The broad reach of Brazil’s civil liability system exposes any natural or legal person who can be directly or indirectly connected to environmental damage to a seemingly endless chain of potential liability.

In an effort to protect the environment as a common asset for all, various federal, state, and municipal laws impose joint, several, and strict civil liability on those who somehow cause, facilitate, or contribute to the occurrence of environmental damage. This approach means that the liability applies regardless of any fault, negligence, or willful misconduct.

Under this system, multiple players are often caught in the causation chain. Unsurprisingly, this includes direct parties such as landowners and occupiers, and operators of environmentally damaging activities. But beyond this, liability can potentially extend to “indirect polluters” such as purchasers, contractors, or financiers of activities, products, and services that result in environmental damage.

In a market where complex supply chains and sophisticated financing structures are the norm, how far does the potential exposure to environmental civil liability extend in practice?

It is common for civil lawsuits to be initiated against multiple parties as the burden of proof lies not on the claimant but on the alleged polluters, who are deemed to be in a better position to produce evidence about the true cause of the damage.

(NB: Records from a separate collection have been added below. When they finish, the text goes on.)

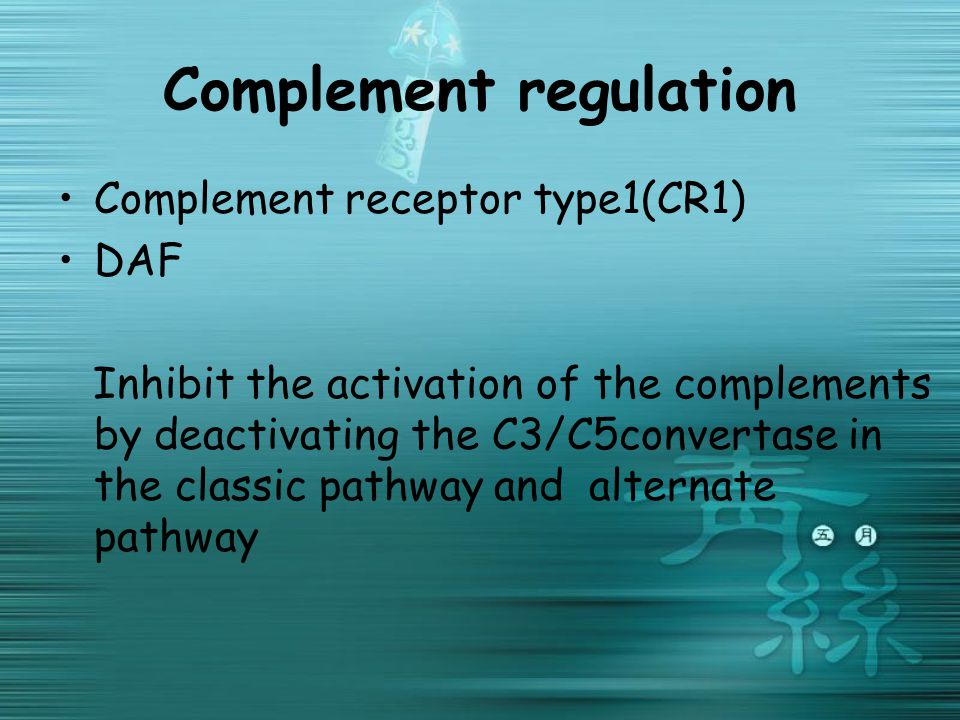 Complement regulation Complement receptor type1(CR1) DAF Inhibit the activation of the complements by deactivating the C3/C5convertase in the classic pathway and alternate pathway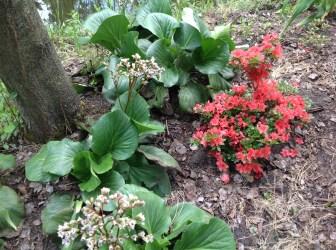 img_2261 Rhododenrony i Azalie - co robić by pięknie kwitły.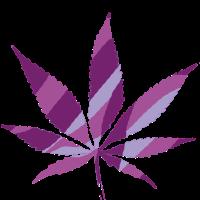 hanfblatt pink life weed love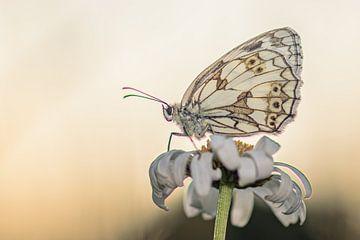 Papillon sur Hennie Zeij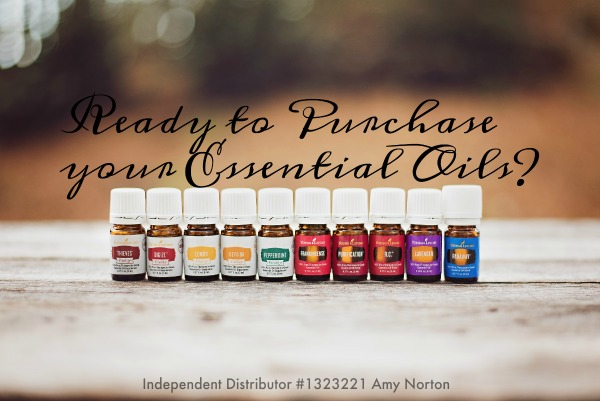 How to Purchase Young Living Essential Oils | AmyLovesIt.com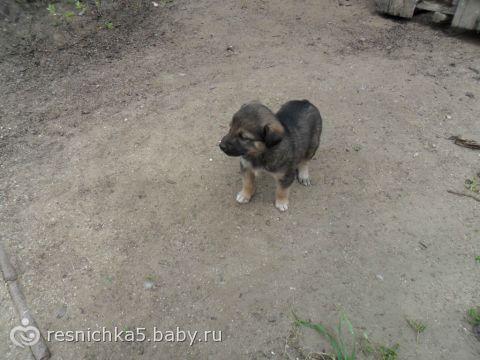 Кто из Баку помогите Дворовая собака родила 9 щенят пожалуйста помогите их распределить. 4 самца и 5 самок.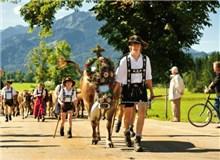 牛下山节 (Almabtrieb / Viehscheid)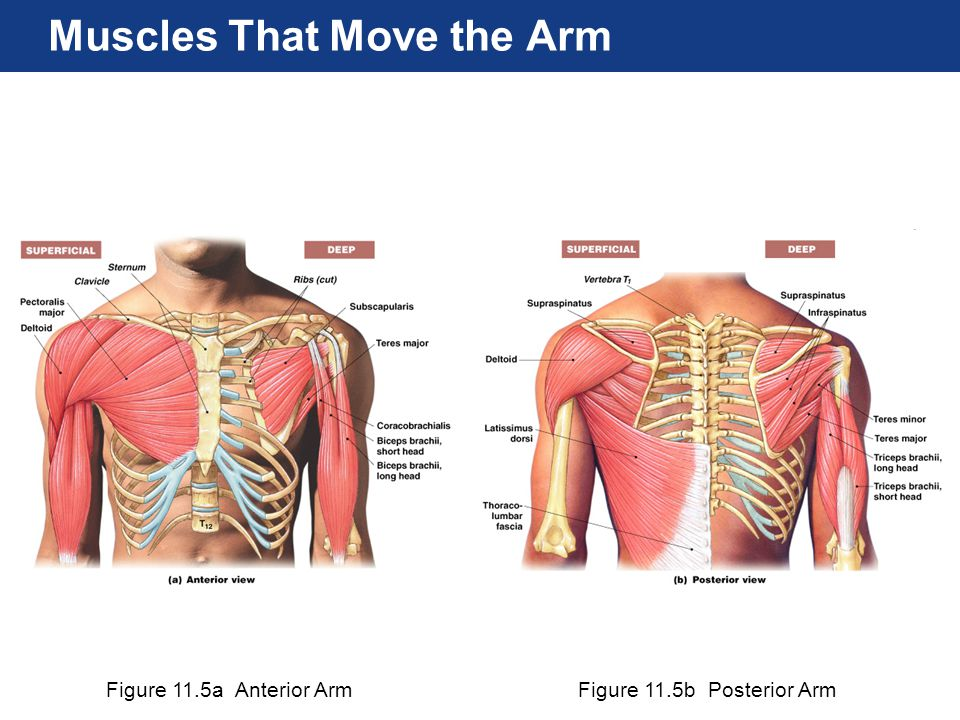 Figure 11.5a Anterior ArmFigure 11.5b Posterior Arm Muscles That Move the Arm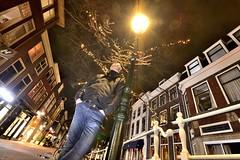 Delft Kikkerperspectief
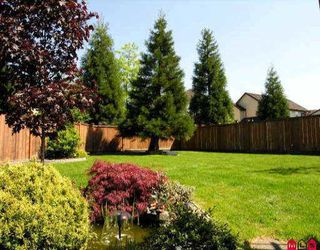 Photo 8: 21060 86TH AV in Langley: Walnut Grove House  : MLS®# F2610902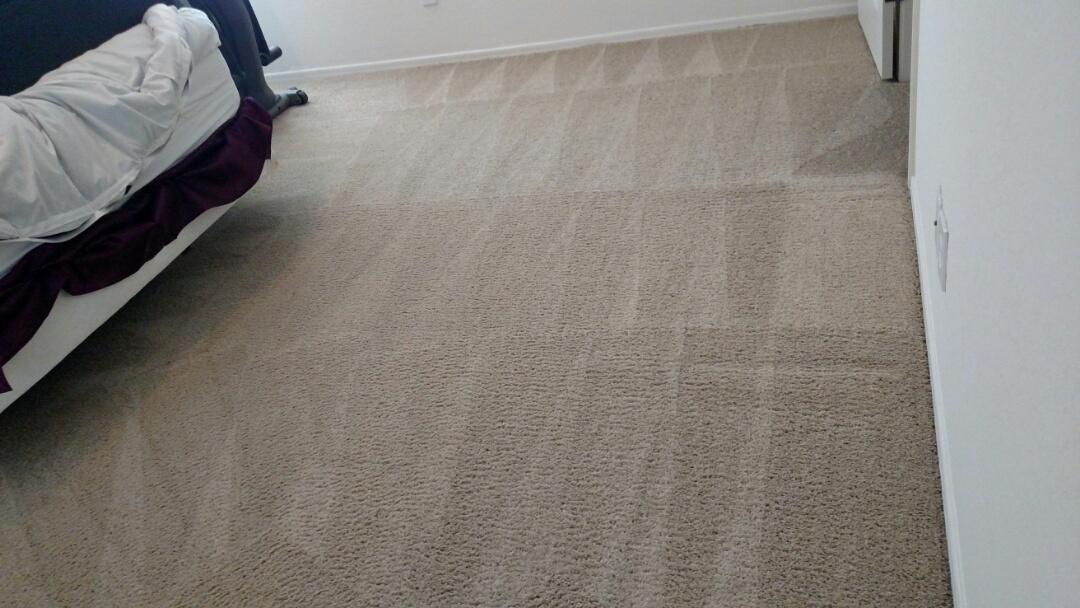 Gilbert, AZ - Cleaned carpet, upholstery & an area rug for a new PANDA customer in The Willows, Gilbert, AZ 85295.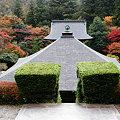 Photos: 雲巖寺の紅葉2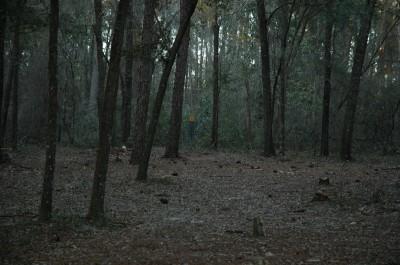 Spirit of the Suwannee, Magnolia, Hole 7 Short approach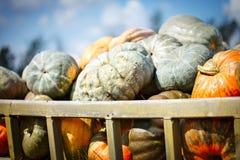 Grote stapel van pompoenen op hooi in een houten kar het seizoen van oogst Gelukkig Thanksgiving day Oogstfestival stock afbeelding
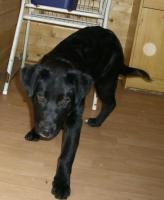 Foto 2 Wunderhübscher, schwarzer Labrador-Appenzeller-Mix-Welpe sucht gutes Zuhause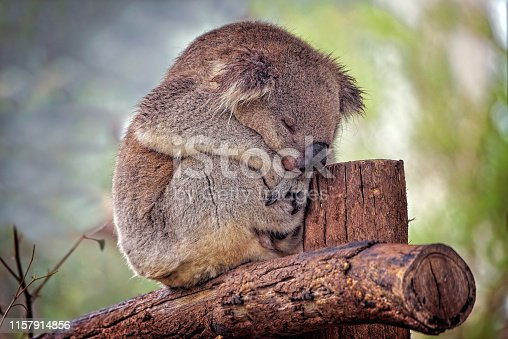 Sleeping Australian native Koala close up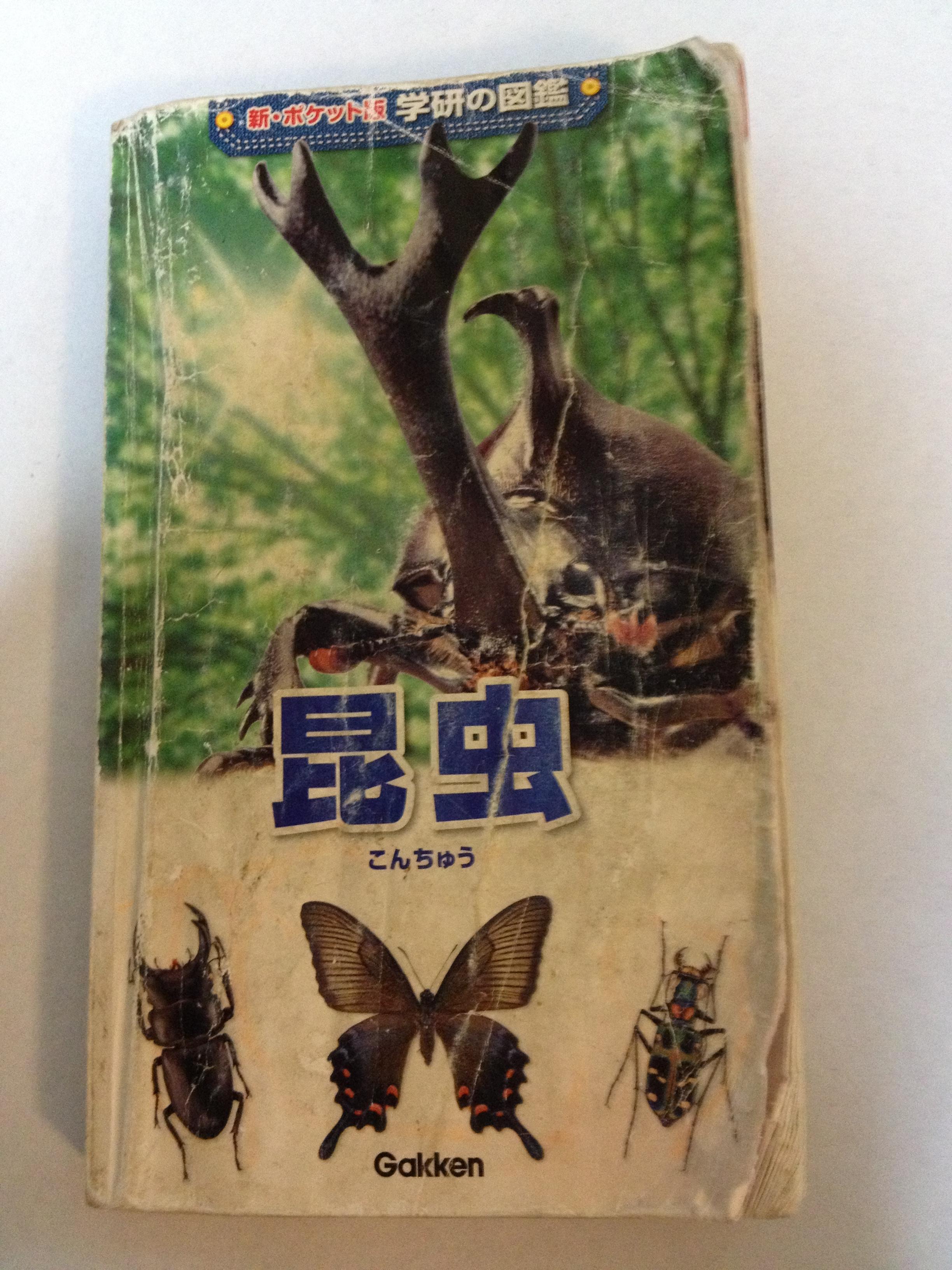 おすすめ 昆虫 図鑑 【厳選】大人も楽しい!オススメの「昆虫図鑑」5冊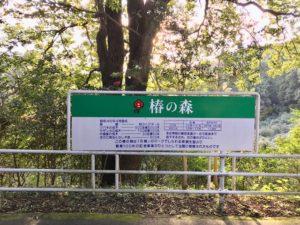横浜こどもの国椿の森看板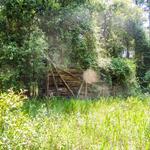 Nostalgic Homesite on Goose Creek Hill thumbnail image
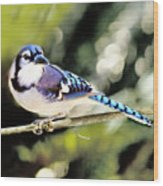 American Blue Jay On Alert Wood Print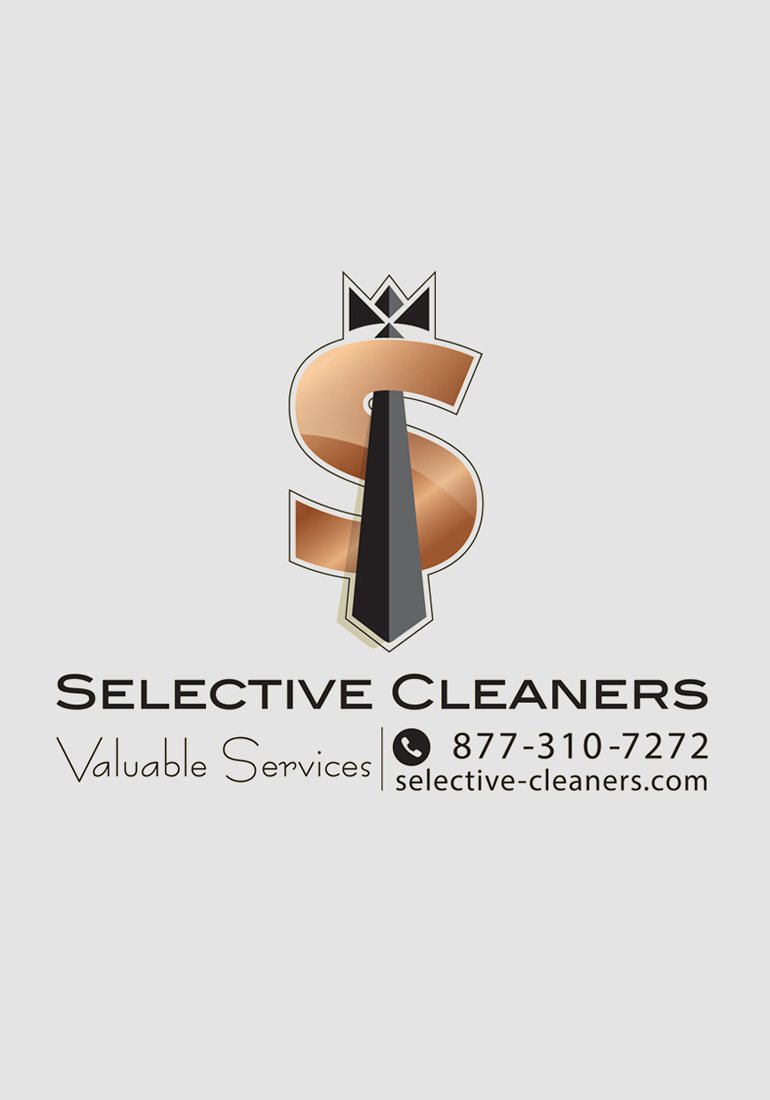 1008 art freelancer group design services logo design, Selective Cleaners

Parties with the deepest pockets tend to be pursued as the relief ordered will either be indemnification or repair of the damage caused to the environment and to affected third parties. A liable party may have a right of recourse against other parties if it is able to prove they were responsible; however, recovery claims are rarely successful because it is often impossible to establish the true cause of environmental damage, particularly when it is the result of multiple parties’ actions (or inactions) over long periods.

Adding to the ease of initiating a civil claim without the pressure of satisfying the burden of proof is the extensive range of persons who can initiate a claim. This includes an injured natural or legal person, the Public Attorney’s Office, governments at all levels, and non-government organizations.

Whether or not a court finds a direct or indirect polluter liable of course depends on the circumstances of each case. Some guidance is provided by a 2009 decision of the Superior Court of Justice (STJ REsp 650728/SC Ministro Herman Benjamin, Segunda Turma,- DJe 02/12/2009). Although non-binding, the judgment considered the potential chain of causation and confirmed that equivalent civil liability for environmental damage attaches to the following:

  • those who acted
  • those who did not act when they were supposed to do so
  • those who failed to act
  • those who did not care about others acting
  • those who financed what others did
  • those who benefited from what others did.

This decision raised particular concern for the banking sector, which had previously taken comfort from a line of decisions from the lower courts that held that civil liability did not extend to financiers as “indirect polluters” (where the borrower held, and complied with, all necessary licenses and approvals).

Mindful of the divergent judicial interpretations, public and private banks in Brazil adopt a cautious approach to financing projects that carry a potential risk to the environment by imposing environmental compliance requirements through their lending agreements. Typically, these include requirements to comply with management principles and performance standards set out in the UNEP Principles for Responsible Investment, the Green Protocol, and the Equator Principles.

There is no guarantee that the imposition of such requirements will be sufficient to defend a civil lawsuit, but for the moment they are a bank’s best line of defense in avoiding civil liability for environmental damage.